Because it will become your primary dramatic question, you’ll have to wrap the book up fairly quickly after the killer is revealed. You can have more scenes to wrap up your drama, but they will feel like epilogue scenes. 40 pages at most, I’d say.

I read a lot of books that try to cheat, including a murder mystery element but not giving it its due.  If you want to do it, be aware that you’re taking on certain responsibilities to the reader.

Matt Bird

Detective Stories As Children’s Literature

William Pene du Bois wrote and illustrated some picture books which were parodies of Raymond Chandler’s detective fiction. The Alligator Case (1965) and The Horse in the Camel Suit (1967) are examples of picture book crime parody.

Enid Blyton wrote a lot of detective stories (The Famous Five, Secret Seven and so on). Detective stories continue to be popular, and below the upper-MG age group, writers use tropes from the subgenre of ‘cosy mystery’, in which the stakes are low. (See Alexander McCall Smith’s The Great Cake Mystery).

Nate the Great is a cosy detective series for children which began in 1972. Nate is known for his unflinching resolve in the face of stolen goldfish, absconded cookies, and M.I.A. Pets.

A combination of drama and cozy crime is common in children’s literature.

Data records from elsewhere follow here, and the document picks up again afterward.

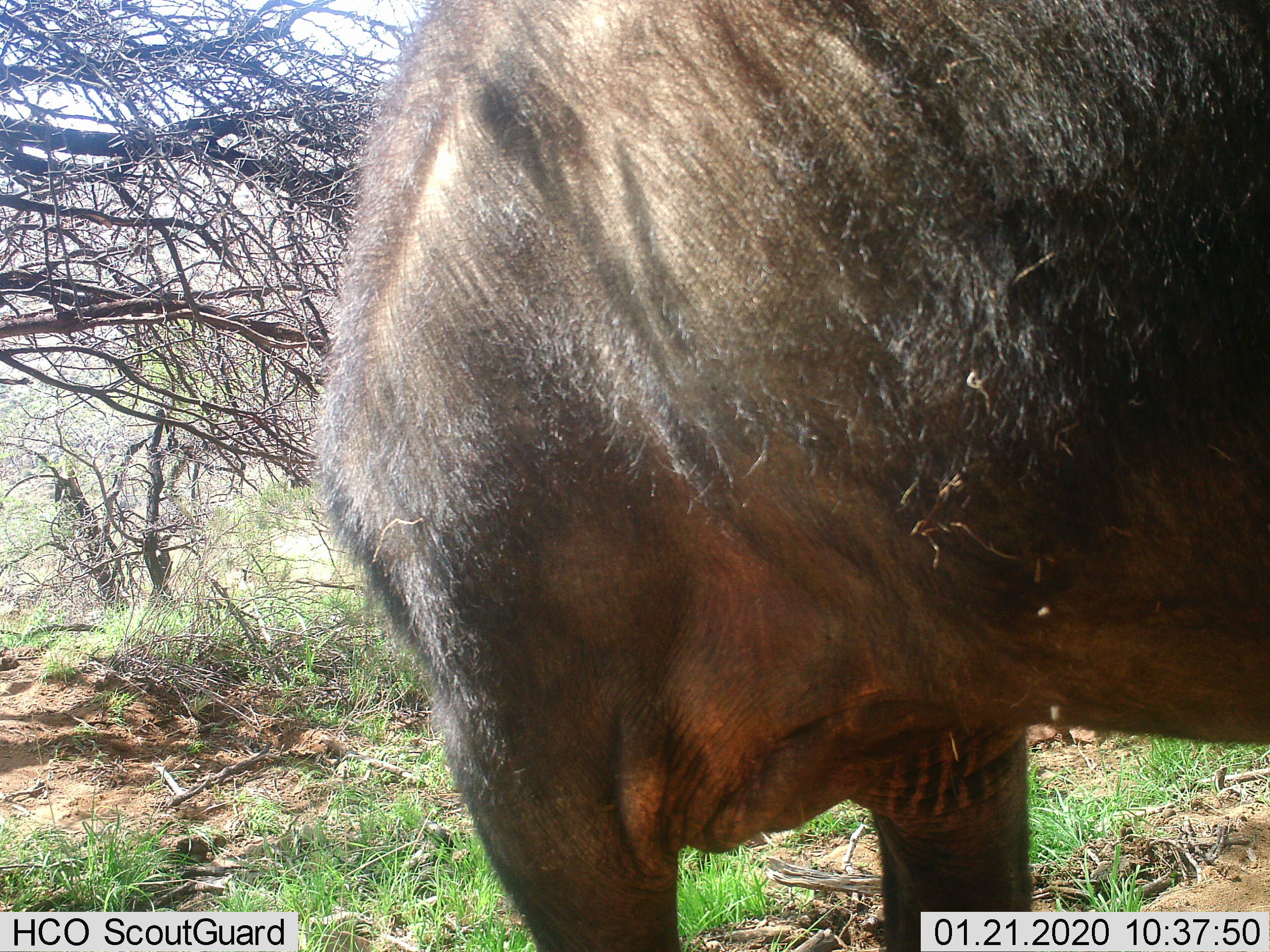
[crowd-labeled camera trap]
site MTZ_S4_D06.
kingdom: Animalia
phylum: Chordata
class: Mammalia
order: Artiodactyla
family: Bovidae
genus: Syncerus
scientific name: Syncerus caffer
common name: african buffalo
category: buffalo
Buffalo (african buffalo) (Syncerus caffer), count 1. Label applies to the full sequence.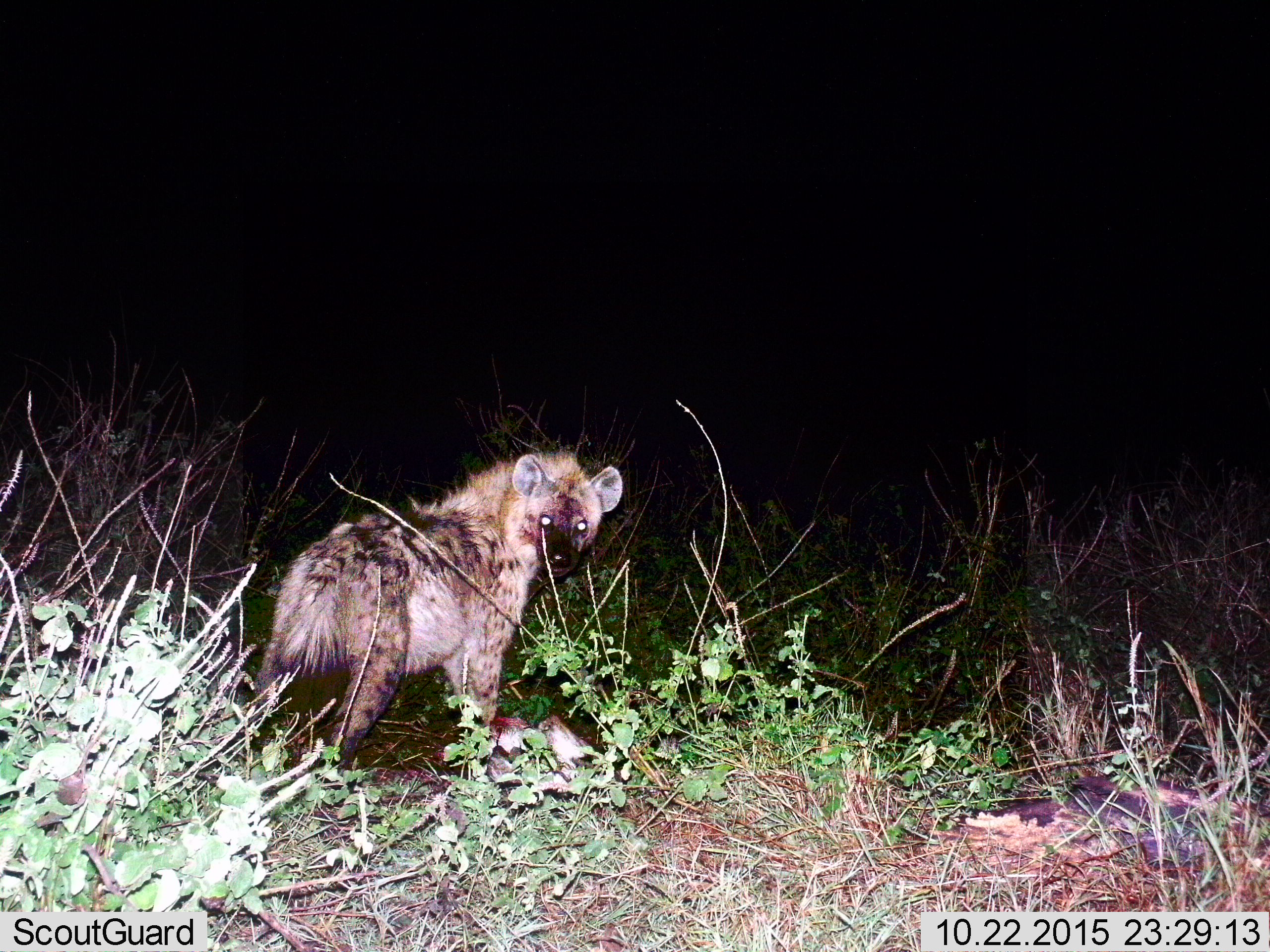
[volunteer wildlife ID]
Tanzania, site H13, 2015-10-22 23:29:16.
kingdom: Animalia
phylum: Chordata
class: Mammalia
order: Carnivora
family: Hyaenidae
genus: Crocuta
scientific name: Crocuta crocuta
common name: spotted hyena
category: hyenaspotted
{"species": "hyenaspotted (spotted hyena) (Crocuta crocuta)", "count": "1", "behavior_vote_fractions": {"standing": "90%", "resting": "0%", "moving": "0%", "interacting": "0%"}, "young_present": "0%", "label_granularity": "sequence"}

Timmy Failure by Stephan Pastis seems to have its main genre as drama, with a sub-genre of crime:

It doesn’t take much reading between the lines to discover that Timmy has real problems: his grades are poor, he’s not very popular, and his single mother is struggling to pay the bills while her new, thuggish boyfriend is making Timmy’s home life unbearable. Investigating a case of a missing Segway with his (imaginary) polar bear business partner makes for a good diversion.

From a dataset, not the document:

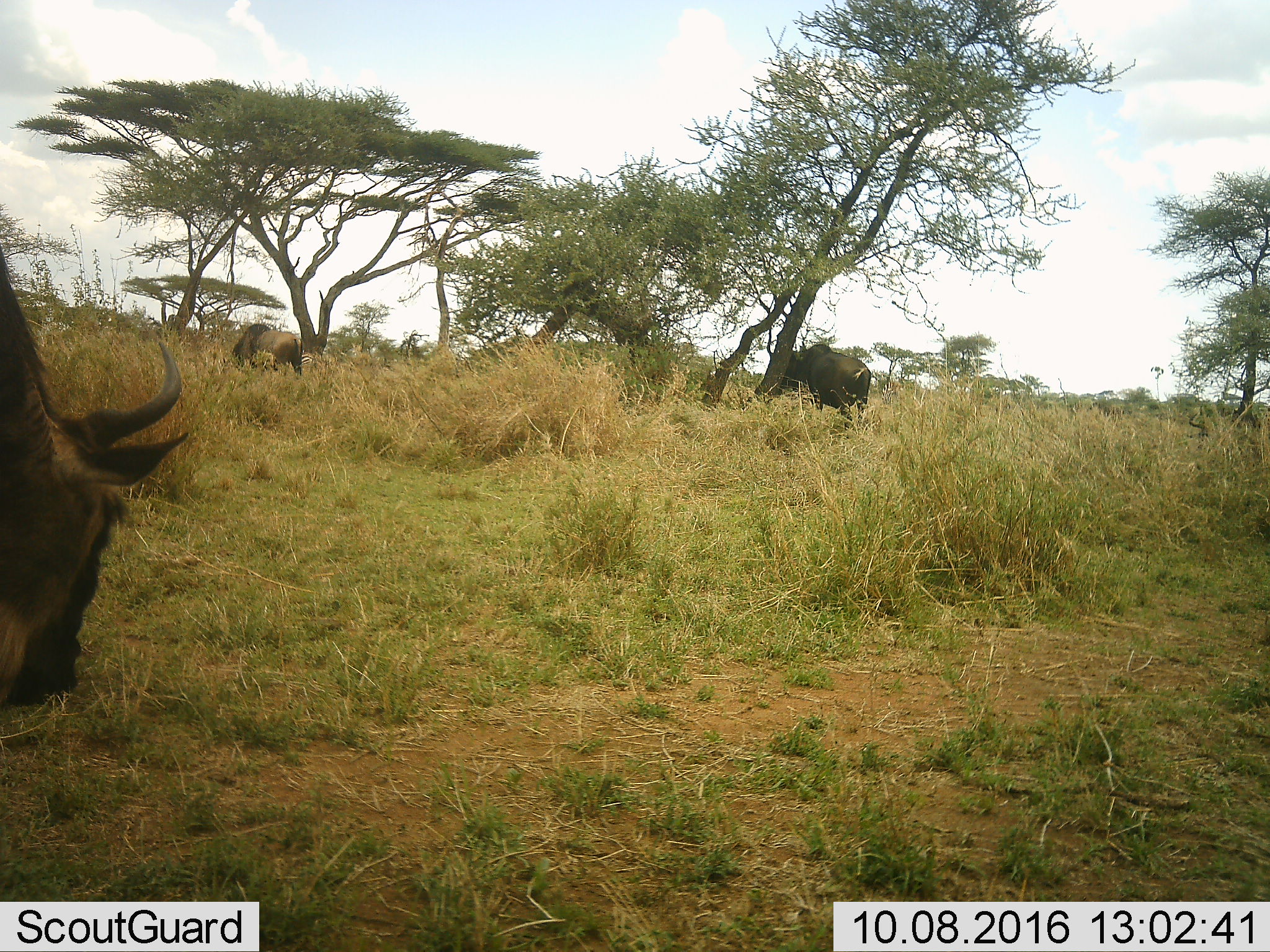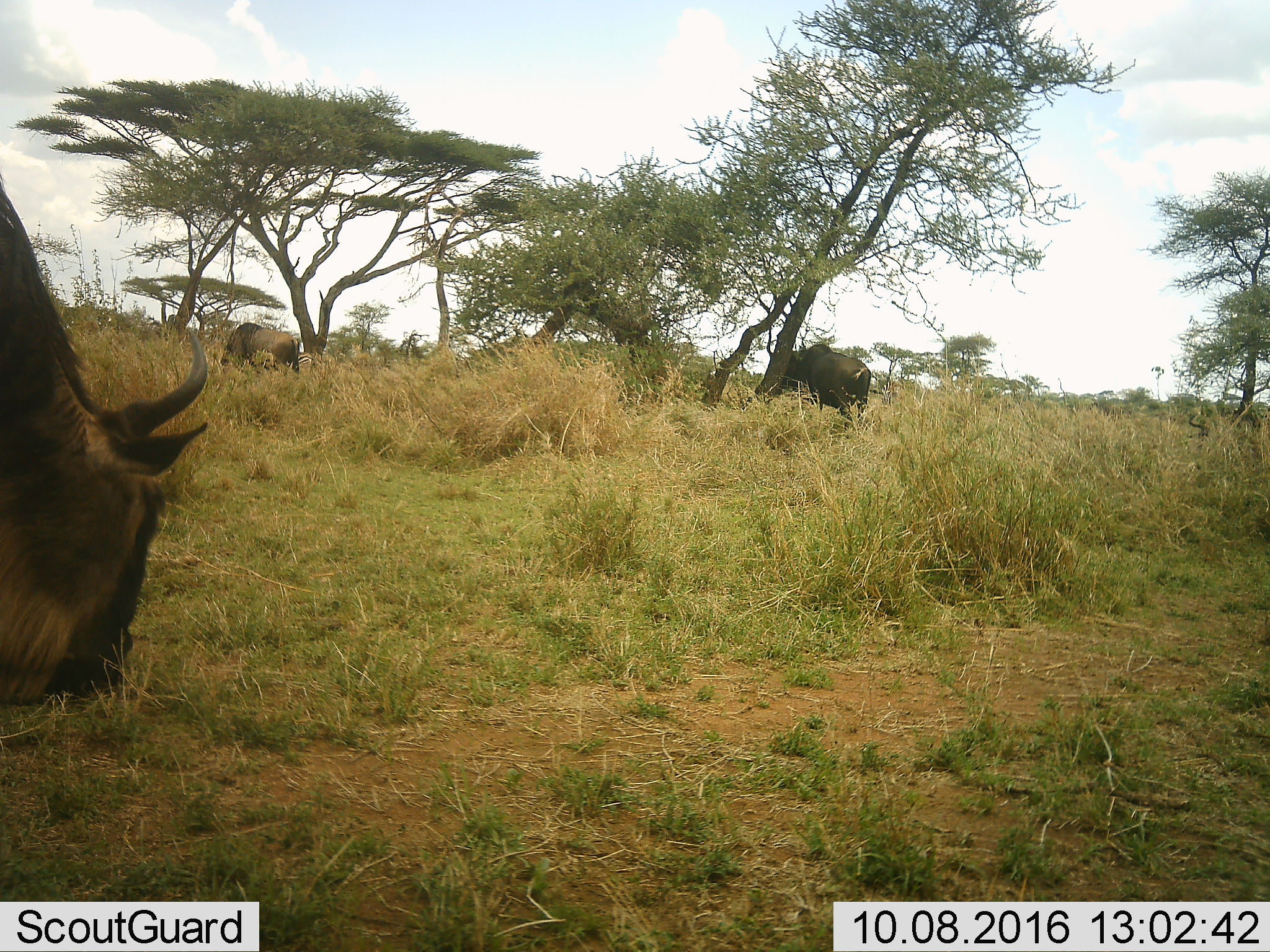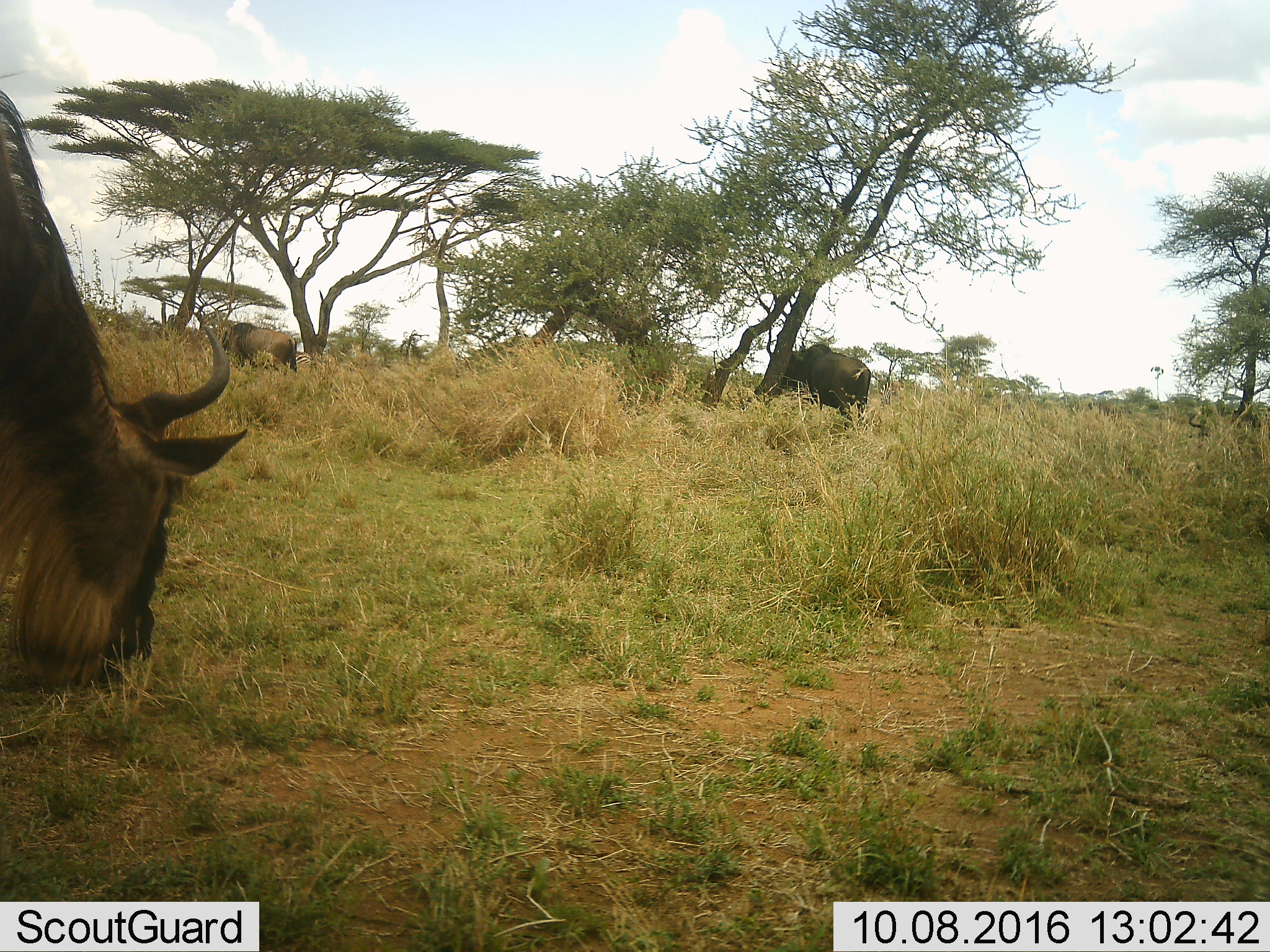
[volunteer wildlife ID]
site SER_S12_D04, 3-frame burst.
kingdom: Animalia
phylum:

So, there’s the crime genre in a nutshell.

A SHORT LIST OF MIDDLE GRADE DETECTIVE MYSTERIES
  • The Peski Kids by RA Spratt
  • The Jack Russell dog detective series by Darrel and Sally Odgers
  • Violet and the Pearl of the Orient
  • The Curious Cats Spy Club series by Linda Joy Singleton
  • A to Z Mysteries
  • Calendar Mysteries
  • Friday Barnes series
  • Kensy and Max series by Jacqueline Harvey
  • Billie B Brown mysteries (a higher reading level than the Billie B Brown chapter books)
  • Truly Tan by Jen Storer
  • Mysterious Benedict Society
  • Encyclopedia Brown by Donald J. Sobel

FURTHER INVESTIGATION

Ronald Knox’s Ten Commandments of Detective Fiction. To what extent do these commandments still apply to contemporary work?